## TASK
A verbatim copy of the line containing "Náhled webu Česká asociace Dračích lodí" and all lines after it, up to and including the final line of the records, is the only acceptable output.

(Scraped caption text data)

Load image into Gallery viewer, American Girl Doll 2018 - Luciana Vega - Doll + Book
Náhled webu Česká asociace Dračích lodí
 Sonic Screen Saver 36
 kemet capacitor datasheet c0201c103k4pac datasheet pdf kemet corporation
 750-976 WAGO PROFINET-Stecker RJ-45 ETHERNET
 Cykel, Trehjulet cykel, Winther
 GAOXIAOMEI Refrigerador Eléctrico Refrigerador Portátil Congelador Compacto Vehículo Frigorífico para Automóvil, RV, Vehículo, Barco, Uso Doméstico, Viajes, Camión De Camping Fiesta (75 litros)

## SOLUTION FOR THIS EXERCISE
Náhled webu Česká asociace Dračích lodí
 Sonic Screen Saver 36
 kemet capacitor datasheet c0201c103k4pac datasheet pdf kemet corporation
 750-976 WAGO PROFINET-Stecker RJ-45 ETHERNET
 Cykel, Trehjulet cykel, Winther
 GAOXIAOMEI Refrigerador Eléctrico Refrigerador Portátil Congelador Compacto Vehículo Frigorífico para Automóvil, RV, Vehículo, Barco, Uso Doméstico, Viajes, Camión De Camping Fiesta (75 litros)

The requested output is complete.